[ckan-dev] [ckan-discuss] Harvesting Dublin Core documents

Thu Nov 25 14:36:26 UTC 2010

* [2010-11-24 16:53:56 +0000] John Bywater <john.bywater at appropriatesoftware.net> écrit:

] I would like to adjust that method, to do something like:
] 
]     def read_values(self):
]         document_class = self.get_document_class()
]         document = document_class(self.content)
]         return document.read_values()
] 
]     def get_document_class(self):
]         if self.is_gemini_content():
]             document_class = GeminiDocument
]         elif self.is_rdf_content():
]             document_class = RdfDocument
]         else:
]             raise HarvesterError, "Can't identify document class from 
] content: %s" % self.content
]         return document_class

Depending on the details of the scenario, I would perfer not to guess
the document type from the content. Rather when it is fetched we
should look at (and preserve) the content type and judge from that. 

That's the "correct" way to do it but I'm quite conscious of the fact
that remote servers may or may not be relied upon to set their HTTP
headers correctly, and we may even be harvesting from e.g. and FTP
site or a CDROM that doesn't have such headers...

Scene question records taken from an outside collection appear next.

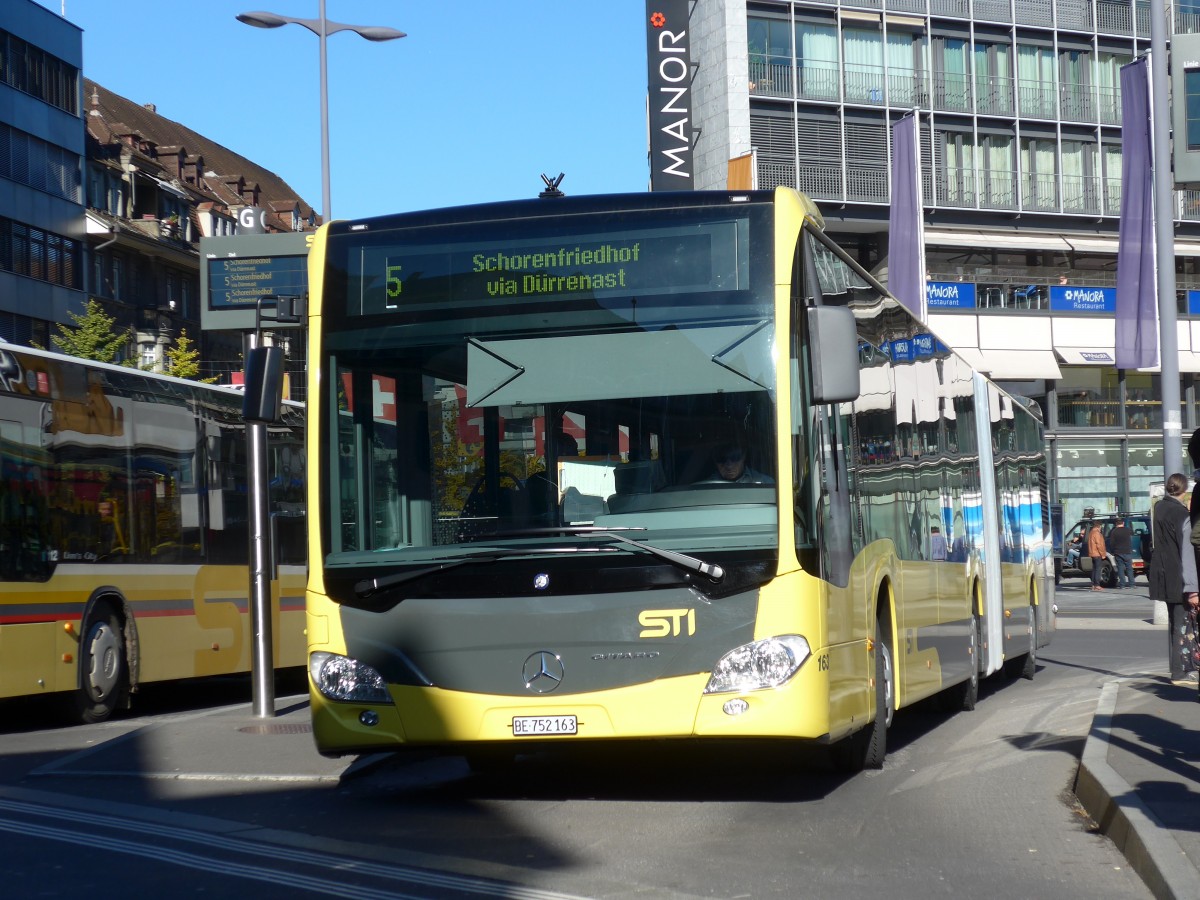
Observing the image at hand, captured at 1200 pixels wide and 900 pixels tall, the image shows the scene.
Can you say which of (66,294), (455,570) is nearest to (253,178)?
(66,294)

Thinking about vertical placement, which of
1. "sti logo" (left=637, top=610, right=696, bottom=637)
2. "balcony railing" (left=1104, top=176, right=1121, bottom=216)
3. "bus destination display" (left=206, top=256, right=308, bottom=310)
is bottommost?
"sti logo" (left=637, top=610, right=696, bottom=637)

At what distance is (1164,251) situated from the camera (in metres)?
25.6

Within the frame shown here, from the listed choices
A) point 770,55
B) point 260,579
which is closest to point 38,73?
point 770,55

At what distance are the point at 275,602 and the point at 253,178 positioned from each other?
242ft

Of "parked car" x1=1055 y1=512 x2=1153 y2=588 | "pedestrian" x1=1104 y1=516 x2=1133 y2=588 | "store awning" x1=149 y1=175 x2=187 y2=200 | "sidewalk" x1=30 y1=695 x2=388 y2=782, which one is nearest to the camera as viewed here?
"sidewalk" x1=30 y1=695 x2=388 y2=782

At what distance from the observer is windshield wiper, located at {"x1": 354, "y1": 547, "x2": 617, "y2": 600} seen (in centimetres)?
849

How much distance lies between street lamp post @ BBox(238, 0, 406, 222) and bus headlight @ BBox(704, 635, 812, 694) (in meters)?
18.9

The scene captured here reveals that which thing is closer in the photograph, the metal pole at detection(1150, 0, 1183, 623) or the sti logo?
the sti logo

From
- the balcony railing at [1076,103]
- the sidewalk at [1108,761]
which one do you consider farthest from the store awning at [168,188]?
the sidewalk at [1108,761]

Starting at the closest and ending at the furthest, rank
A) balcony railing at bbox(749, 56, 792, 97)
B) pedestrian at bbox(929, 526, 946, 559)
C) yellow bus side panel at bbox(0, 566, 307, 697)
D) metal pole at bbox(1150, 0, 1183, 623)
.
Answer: pedestrian at bbox(929, 526, 946, 559) → yellow bus side panel at bbox(0, 566, 307, 697) → metal pole at bbox(1150, 0, 1183, 623) → balcony railing at bbox(749, 56, 792, 97)

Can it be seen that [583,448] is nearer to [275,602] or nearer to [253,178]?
[275,602]

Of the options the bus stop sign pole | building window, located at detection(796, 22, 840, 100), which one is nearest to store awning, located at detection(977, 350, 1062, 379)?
building window, located at detection(796, 22, 840, 100)

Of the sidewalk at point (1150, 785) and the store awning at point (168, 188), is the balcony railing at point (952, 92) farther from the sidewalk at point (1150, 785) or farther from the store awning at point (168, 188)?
the sidewalk at point (1150, 785)

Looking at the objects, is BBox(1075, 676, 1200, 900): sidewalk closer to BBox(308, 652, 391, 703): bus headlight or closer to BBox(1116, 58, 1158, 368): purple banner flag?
BBox(308, 652, 391, 703): bus headlight
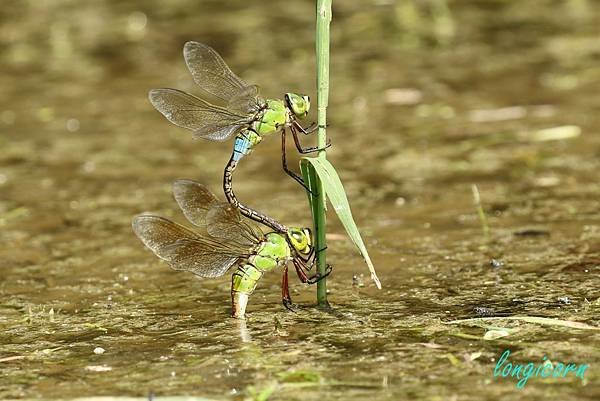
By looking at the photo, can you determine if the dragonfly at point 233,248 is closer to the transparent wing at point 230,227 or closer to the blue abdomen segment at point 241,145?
the transparent wing at point 230,227

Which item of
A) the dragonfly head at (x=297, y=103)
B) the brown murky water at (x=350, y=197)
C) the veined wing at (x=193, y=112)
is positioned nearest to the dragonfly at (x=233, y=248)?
the brown murky water at (x=350, y=197)

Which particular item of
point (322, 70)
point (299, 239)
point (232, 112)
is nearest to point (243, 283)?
point (299, 239)

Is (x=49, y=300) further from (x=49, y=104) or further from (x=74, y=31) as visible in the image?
(x=74, y=31)

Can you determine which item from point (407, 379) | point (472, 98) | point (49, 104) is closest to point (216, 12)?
point (49, 104)

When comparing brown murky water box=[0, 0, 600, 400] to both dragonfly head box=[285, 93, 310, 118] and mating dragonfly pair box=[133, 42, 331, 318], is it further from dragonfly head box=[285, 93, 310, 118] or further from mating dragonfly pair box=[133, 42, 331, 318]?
dragonfly head box=[285, 93, 310, 118]

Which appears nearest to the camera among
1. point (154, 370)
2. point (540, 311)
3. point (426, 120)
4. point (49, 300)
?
point (154, 370)

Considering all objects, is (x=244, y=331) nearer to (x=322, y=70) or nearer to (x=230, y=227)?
(x=230, y=227)

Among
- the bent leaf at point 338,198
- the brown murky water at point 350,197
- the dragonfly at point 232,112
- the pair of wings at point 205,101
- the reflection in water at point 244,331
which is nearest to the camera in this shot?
the brown murky water at point 350,197

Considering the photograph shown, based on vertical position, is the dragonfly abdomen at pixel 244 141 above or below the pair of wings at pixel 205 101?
below
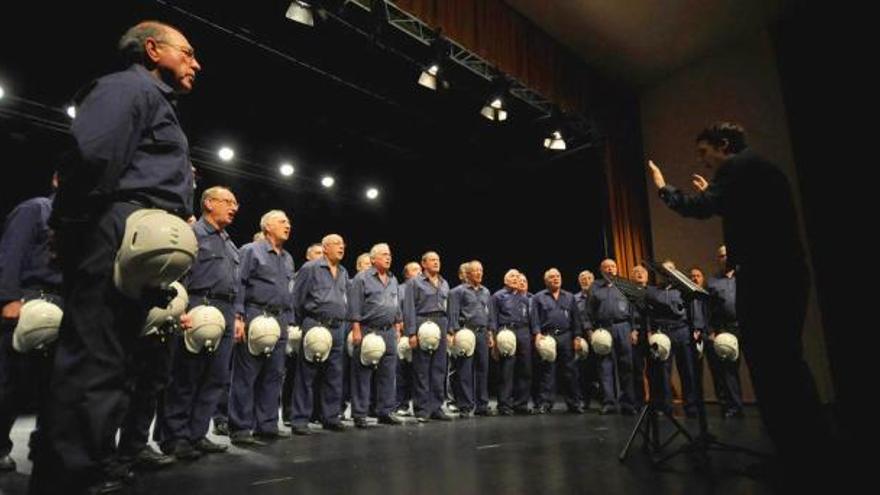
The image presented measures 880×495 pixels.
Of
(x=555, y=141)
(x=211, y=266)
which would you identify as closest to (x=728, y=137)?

In any event, I would suggest that the different translators stay
different. The "trigger" of a harvesting job should not assume the
programming language they're written in and instead interact with them
at the unix command level. The trigger mechanism, either cron or a
queue listener, would be configured beforehand to say what script to
use according to what type of data.

My £0.02

-w
-- 
William Waites
http://eris.okfn.org/ww/foaf#i
9C7E F636 52F6 1004 E40A  E565 98E3 BBF3 8320 7664